__Supplied data__:

= Beginning of Section =

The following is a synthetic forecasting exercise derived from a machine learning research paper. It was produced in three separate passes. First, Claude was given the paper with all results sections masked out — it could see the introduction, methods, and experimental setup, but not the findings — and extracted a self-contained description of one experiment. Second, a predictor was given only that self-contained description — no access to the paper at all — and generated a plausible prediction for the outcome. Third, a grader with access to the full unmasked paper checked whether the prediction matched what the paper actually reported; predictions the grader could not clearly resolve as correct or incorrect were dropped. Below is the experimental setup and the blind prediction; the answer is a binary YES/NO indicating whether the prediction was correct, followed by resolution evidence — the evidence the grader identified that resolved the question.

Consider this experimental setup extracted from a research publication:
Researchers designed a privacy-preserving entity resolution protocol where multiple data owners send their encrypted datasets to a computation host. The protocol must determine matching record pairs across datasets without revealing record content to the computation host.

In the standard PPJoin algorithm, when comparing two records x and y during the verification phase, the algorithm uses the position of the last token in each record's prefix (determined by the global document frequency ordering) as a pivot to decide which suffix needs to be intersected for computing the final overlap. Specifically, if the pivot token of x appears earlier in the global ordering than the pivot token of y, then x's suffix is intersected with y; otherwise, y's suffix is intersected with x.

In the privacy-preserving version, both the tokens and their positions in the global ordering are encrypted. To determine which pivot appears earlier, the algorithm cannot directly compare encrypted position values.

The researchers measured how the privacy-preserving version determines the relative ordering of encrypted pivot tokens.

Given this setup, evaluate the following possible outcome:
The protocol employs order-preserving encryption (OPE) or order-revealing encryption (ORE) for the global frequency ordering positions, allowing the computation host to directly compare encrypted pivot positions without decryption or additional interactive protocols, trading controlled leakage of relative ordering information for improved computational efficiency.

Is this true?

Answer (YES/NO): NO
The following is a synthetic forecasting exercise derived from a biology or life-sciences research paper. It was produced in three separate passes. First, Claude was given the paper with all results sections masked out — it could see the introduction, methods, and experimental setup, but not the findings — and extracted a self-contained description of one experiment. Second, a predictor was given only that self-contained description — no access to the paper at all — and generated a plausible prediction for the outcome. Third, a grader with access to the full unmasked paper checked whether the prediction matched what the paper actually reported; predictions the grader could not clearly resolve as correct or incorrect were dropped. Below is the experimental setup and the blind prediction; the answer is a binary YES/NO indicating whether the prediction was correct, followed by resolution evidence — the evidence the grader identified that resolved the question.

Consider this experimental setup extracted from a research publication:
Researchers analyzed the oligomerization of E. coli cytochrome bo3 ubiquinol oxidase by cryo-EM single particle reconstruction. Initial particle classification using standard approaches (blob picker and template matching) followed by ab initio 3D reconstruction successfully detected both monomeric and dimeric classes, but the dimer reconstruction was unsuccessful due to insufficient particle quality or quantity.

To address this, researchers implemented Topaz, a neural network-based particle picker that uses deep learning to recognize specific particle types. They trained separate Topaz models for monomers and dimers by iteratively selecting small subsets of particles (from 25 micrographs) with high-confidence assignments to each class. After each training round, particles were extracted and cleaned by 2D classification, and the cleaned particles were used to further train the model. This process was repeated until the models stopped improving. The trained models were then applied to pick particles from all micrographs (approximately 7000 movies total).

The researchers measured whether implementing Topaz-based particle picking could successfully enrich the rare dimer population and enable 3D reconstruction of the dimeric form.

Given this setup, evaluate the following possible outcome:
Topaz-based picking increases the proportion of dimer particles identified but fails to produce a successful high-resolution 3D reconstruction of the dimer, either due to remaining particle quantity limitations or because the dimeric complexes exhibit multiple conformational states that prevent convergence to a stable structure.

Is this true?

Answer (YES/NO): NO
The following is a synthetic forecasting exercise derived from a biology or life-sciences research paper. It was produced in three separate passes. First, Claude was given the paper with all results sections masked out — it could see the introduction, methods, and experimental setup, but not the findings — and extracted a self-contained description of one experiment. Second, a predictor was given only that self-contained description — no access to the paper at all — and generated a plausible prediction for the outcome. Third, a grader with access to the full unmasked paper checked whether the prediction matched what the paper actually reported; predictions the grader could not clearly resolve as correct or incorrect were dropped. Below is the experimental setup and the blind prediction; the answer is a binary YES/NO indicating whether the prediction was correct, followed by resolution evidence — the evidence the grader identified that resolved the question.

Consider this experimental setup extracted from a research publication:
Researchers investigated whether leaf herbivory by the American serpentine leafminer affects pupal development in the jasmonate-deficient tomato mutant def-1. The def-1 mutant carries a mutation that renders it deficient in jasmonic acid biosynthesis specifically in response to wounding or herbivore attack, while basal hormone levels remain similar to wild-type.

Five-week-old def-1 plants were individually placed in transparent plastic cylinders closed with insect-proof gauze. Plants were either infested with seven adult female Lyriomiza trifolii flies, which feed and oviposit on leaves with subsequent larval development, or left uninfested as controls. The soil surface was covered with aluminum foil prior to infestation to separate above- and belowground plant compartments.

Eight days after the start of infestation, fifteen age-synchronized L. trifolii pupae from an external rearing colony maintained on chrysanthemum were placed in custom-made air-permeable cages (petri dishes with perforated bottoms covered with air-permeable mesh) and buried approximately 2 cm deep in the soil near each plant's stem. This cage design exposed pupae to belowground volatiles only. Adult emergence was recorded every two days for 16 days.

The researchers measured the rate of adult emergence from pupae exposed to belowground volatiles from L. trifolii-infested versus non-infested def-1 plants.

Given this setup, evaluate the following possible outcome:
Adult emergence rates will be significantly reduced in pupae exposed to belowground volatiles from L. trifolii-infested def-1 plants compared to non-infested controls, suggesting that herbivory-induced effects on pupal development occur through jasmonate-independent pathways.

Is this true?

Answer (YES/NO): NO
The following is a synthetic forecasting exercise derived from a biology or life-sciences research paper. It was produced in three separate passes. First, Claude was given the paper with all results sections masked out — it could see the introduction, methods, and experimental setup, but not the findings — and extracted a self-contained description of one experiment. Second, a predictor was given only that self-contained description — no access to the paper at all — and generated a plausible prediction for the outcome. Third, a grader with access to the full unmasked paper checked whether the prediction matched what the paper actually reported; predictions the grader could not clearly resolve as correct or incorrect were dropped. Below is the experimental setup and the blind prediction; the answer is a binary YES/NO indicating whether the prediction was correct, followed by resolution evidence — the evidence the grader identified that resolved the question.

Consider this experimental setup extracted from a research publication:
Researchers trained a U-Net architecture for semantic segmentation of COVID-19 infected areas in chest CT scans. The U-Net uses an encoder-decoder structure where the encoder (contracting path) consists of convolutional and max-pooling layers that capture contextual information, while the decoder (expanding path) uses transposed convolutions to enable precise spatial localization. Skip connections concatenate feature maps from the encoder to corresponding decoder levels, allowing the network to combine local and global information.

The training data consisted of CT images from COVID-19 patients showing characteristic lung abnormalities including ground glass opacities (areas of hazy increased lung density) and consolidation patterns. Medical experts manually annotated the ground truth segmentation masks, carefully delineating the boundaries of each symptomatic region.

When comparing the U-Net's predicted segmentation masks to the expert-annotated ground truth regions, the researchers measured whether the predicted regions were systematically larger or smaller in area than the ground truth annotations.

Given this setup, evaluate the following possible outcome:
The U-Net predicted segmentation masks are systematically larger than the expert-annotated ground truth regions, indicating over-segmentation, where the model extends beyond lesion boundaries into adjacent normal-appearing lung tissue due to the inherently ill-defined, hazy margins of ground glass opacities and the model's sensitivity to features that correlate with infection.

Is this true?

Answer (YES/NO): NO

= End of Section =
= Beginning of Section =

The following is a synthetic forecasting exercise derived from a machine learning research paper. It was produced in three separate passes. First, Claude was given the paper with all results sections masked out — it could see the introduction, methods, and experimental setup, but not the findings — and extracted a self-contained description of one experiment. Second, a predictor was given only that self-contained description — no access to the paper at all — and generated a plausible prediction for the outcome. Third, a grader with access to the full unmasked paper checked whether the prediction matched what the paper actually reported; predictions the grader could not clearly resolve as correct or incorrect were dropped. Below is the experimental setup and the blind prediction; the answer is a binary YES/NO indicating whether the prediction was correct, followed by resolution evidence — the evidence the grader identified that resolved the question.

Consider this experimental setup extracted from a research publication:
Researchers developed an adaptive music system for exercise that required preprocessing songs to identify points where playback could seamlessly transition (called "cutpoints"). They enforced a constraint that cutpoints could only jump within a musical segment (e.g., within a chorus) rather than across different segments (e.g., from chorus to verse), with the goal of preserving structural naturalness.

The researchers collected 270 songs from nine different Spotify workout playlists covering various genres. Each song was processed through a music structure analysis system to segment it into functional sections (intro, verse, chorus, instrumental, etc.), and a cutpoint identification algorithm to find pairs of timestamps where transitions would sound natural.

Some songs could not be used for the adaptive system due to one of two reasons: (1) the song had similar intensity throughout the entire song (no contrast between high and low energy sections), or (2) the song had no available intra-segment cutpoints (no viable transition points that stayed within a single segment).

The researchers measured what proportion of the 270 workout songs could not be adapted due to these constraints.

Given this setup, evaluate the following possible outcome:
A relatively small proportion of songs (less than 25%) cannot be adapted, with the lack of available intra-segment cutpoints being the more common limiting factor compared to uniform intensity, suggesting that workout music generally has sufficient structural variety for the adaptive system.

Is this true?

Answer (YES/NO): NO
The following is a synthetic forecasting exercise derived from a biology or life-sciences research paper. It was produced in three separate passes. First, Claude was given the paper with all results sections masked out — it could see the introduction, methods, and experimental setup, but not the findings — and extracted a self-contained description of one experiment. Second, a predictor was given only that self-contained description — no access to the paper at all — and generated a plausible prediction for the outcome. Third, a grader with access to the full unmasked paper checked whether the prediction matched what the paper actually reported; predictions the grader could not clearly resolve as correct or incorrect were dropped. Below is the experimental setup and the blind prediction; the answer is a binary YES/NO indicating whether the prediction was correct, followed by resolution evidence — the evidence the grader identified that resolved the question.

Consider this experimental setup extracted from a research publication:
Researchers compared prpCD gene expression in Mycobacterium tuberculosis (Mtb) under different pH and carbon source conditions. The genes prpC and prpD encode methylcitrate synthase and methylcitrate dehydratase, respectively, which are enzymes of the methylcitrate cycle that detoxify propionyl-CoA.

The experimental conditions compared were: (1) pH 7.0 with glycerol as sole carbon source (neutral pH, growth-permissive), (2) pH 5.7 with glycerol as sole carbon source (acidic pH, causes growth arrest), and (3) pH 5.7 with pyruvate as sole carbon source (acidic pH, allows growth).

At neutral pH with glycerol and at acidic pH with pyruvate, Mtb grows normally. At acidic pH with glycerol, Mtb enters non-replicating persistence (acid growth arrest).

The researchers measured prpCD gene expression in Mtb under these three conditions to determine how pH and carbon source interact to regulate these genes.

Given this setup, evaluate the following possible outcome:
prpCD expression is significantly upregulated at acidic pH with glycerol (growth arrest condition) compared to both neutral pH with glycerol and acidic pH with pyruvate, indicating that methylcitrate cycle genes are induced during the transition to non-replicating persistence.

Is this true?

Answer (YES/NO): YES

= End of Section =

__The task__: Please, from the entries above, set down exactly the lines from the one containing "The experimental conditions" through the one containing "Answer (YES/NO): YES", and only those.

__Task response__:
The experimental conditions compared were: (1) pH 7.0 with glycerol as sole carbon source (neutral pH, growth-permissive), (2) pH 5.7 with glycerol as sole carbon source (acidic pH, causes growth arrest), and (3) pH 5.7 with pyruvate as sole carbon source (acidic pH, allows growth).

At neutral pH with glycerol and at acidic pH with pyruvate, Mtb grows normally. At acidic pH with glycerol, Mtb enters non-replicating persistence (acid growth arrest).

The researchers measured prpCD gene expression in Mtb under these three conditions to determine how pH and carbon source interact to regulate these genes.

Given this setup, evaluate the following possible outcome:
prpCD expression is significantly upregulated at acidic pH with glycerol (growth arrest condition) compared to both neutral pH with glycerol and acidic pH with pyruvate, indicating that methylcitrate cycle genes are induced during the transition to non-replicating persistence.

Is this true?

Answer (YES/NO): YES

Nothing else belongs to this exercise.